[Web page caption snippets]
Segment Open

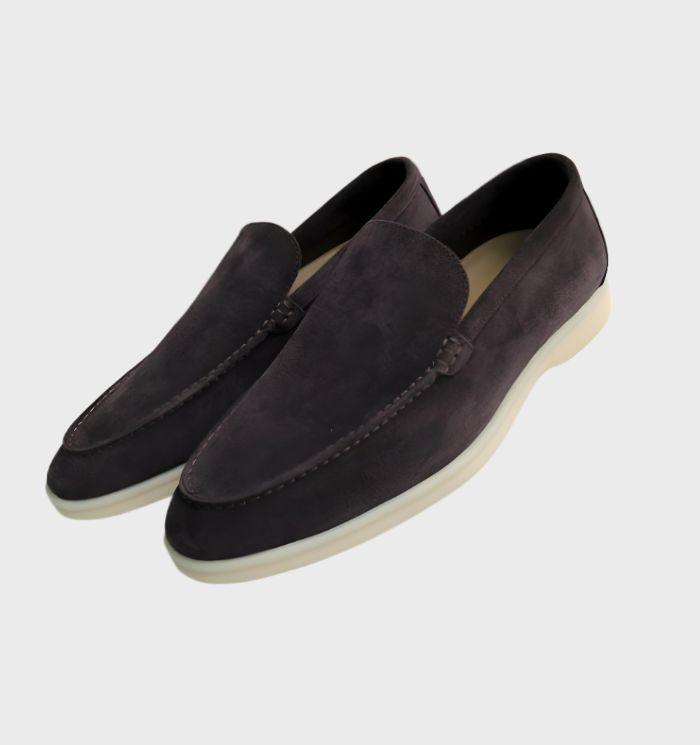 Kelvin - Elegante loafers i ruskind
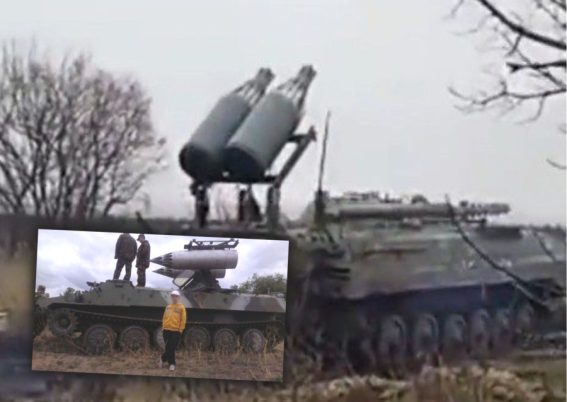 BMP-1 dimodifikasi dengan tabung peluncur roket_ Airspace Review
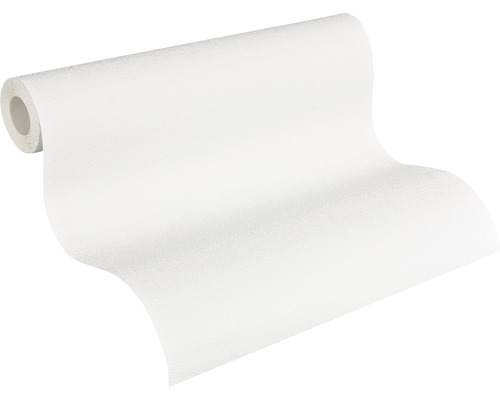 Rolle weiße Tapete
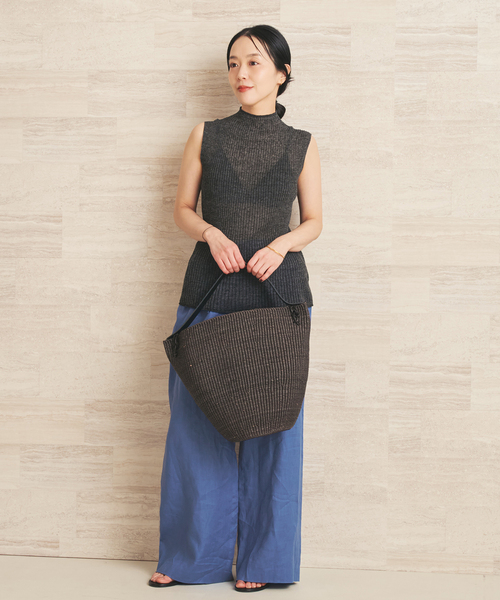 plage（プラージュ）の「Seamless Bottleneck ニット（ニット/セーター・レディース・ベージュ/ホワイト/チャコールグレー・FREE）」の15枚目の写真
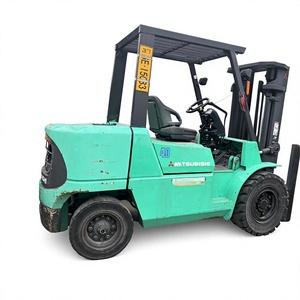 Montacargas Diésel Mitsubishi de 4 Toneladas, Contrapesado, 4x4, Operación con Asiento, Uso en Interiores, Color Verde, Nuevo, Mástil de 1200 mm, 3 Etapas - Product Image 1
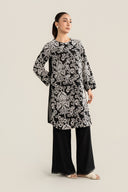 Embroidered Crosshatch Lawn Shirt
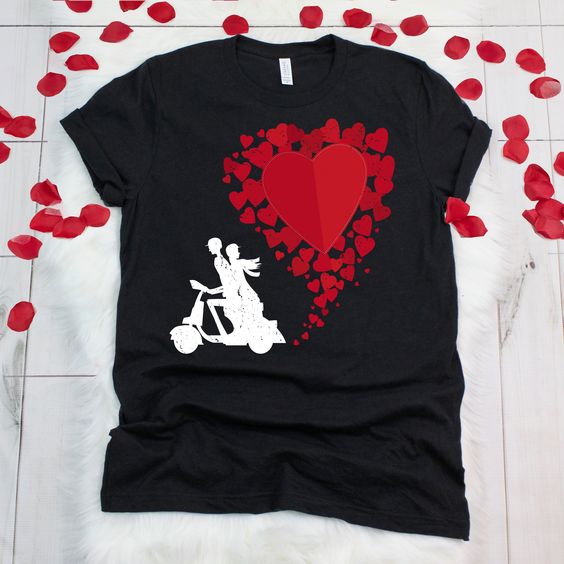 Romantic Couple Valentine T Shirt SR7J0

Segment Closed

= Task requirements =
Text only, no pictures: please print exactly the lines above from the line with "Rolle weiße Tapete" up to and including the line with "Embroidered Crosshatch Lawn Shirt", and nothing else.

= Result =
 Rolle weiße Tapete
 plage（プラージュ）の「Seamless Bottleneck ニット（ニット/セーター・レディース・ベージュ/ホワイト/チャコールグレー・FREE）」の15枚目の写真
 Montacargas Diésel Mitsubishi de 4 Toneladas, Contrapesado, 4x4, Operación con Asiento, Uso en Interiores, Color Verde, Nuevo, Mástil de 1200 mm, 3 Etapas - Product Image 1
 Embroidered Crosshatch Lawn Shirt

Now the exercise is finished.